# start of Text to read

We'll start by checking the players table.

In [None]:
check_outliers(players)

In the players table, there a lot of outliers. But this is due to the players table also allocating coaches whose height, weight, and position, are not registered. We'll need this table with all its information later on, and this information will also not be relevant for training the models or rating the players, thus we keep it.

Next, we'll check for outliers in the players_teams table, this table actually holds relevant performance data of each player.

In [None]:
check_outliers(players_teams)

  In the players_teams table, which aggregates players to their stats, the same issue as the teams table is found, but in this case, there are many cases in which players get flagged as outliers because one of their specific stats is lower than the average. This, however, is normal in a game such as basketball. A Shooting Forward will naturally have way less rebounds than a Point Guard, and the same is true for a SF having more points than a PG.

  So, instead, we'll check for extreme outliers.

In [None]:
check_outliers(players_teams, 0.05, 0.95)

Even then, no results seem to be far from simply a great performance or a bad one.
Finally, let's check for outliers in the coaches table. The other tables won't be checked since they all relate to the teams, and as stated before, those simply possess bad performances or great performances, nothing unusual.

In [None]:
check_outliers(coaches)

Outliers are caused by the coaches of, likely, the same teams who had bad or good perfomances in the teams table. The values add up right, nothing unusual.

### Feature Extraction

In this section, we will check for features which have high correlation, a notorious degrader of model accuracy during training; for this purpose, we'll define a function to check how changes affect the correlations.

In [None]:
def check_correlations(table):
  corr_table = table.copy()

  del corr_table['franchID']
  del corr_table['tmID']

  corr_table = corr_table.drop(corr_table[(corr_table['label'].isna()) | (corr_table['label']=="None")].index)

  cols = list(corr_table.columns)

  plot_cols = []

  for i, col1 in enumerate(cols):
      if col1 == 'label':
          continue
      for col2 in cols[i::]:
          if col1 == col2 or col2 == 'label':
              continue
          if math.fabs(corr_table[col1].corr(corr_table[col2])) > 0.85:
              plot_cols.append([col1,col2])

  # Plot the cols with high correlation

  plt.figure(figsize=(25,25))
  plt.subplots_adjust(left=0.1,bottom=0.1,right=0.9,top=0.9,wspace=0.4,hspace=0.4)

  for i, cols in enumerate(plot_cols):
      plt.subplot(8,8,i+1)
      plt.scatter(main_df[cols[0]],main_df[cols[1]],s=10,c='red',alpha=0.4)
      plt.xlabel(f"{cols[0]}",fontsize=12)
      plt.ylabel(f"{cols[1]}",fontsize=12)

# end of Text to read
# start of Given data

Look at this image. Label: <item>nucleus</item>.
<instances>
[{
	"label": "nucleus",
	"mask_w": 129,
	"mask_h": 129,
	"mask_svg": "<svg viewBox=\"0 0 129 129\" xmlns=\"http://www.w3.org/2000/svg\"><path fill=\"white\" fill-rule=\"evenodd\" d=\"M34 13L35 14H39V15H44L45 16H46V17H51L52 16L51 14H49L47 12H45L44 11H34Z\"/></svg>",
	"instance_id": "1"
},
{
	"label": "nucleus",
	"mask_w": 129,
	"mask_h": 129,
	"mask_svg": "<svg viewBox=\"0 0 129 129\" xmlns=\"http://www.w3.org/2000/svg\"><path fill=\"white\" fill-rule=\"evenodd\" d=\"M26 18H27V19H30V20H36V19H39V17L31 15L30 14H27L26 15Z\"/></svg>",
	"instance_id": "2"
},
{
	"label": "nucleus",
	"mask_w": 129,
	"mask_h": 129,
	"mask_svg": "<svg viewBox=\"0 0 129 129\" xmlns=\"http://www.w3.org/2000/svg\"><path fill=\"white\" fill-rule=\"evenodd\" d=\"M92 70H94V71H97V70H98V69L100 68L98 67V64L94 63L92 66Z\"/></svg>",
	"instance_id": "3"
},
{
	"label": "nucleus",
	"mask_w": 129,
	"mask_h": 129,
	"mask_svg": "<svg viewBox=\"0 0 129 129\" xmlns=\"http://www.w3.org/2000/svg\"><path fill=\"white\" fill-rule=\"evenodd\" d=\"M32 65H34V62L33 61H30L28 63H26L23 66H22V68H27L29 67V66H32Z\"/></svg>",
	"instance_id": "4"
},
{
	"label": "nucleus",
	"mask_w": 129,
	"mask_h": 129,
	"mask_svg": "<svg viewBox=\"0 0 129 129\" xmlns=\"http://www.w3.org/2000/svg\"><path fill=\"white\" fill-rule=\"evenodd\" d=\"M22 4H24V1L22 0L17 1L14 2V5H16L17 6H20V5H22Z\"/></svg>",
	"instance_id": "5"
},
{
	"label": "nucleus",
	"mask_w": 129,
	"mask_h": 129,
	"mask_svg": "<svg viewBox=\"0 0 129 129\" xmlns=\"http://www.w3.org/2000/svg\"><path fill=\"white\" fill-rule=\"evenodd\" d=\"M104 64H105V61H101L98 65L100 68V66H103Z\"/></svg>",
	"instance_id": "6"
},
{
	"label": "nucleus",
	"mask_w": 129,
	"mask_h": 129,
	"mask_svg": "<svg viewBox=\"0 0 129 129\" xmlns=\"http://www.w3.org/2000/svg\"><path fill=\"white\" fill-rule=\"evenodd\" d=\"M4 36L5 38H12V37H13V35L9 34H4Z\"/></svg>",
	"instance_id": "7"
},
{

# end of Given data

● **Instruction 1**: In the basketball data notebook, what absolute correlation value must a pair of columns exceed to be flagged by the check_correlations function?
● **Instruction 2**: According to the basketball data notebook, why are the outliers in the players table kept? Answer in one to three sentences.
● **Instruction 3**: Repeat word for word the passage of the basketball data notebook from "Next, we'll check" up to and including "check_outliers(players_teams, 0.05, 0.95)".
The listing is not needed for any of this.

● **Written answer 1**: 0.85

● **Written answer 2**: The outliers come from the table also holding coaches, whose height, weight, and position are not registered. The table is needed later with all its information, and that information is not relevant for training the models or rating the players, so it is kept.

● **Written answer 3**:
Next, we'll check for outliers in the players_teams table, this table actually holds relevant performance data of each player.

In [None]:
check_outliers(players_teams)

  In the players_teams table, which aggregates players to their stats, the same issue as the teams table is found, but in this case, there are many cases in which players get flagged as outliers because one of their specific stats is lower than the average. This, however, is normal in a game such as basketball. A Shooting Forward will naturally have way less rebounds than a Point Guard, and the same is true for a SF having more points than a PG.

  So, instead, we'll check for extreme outliers.

In [None]:
check_outliers(players_teams, 0.05, 0.95)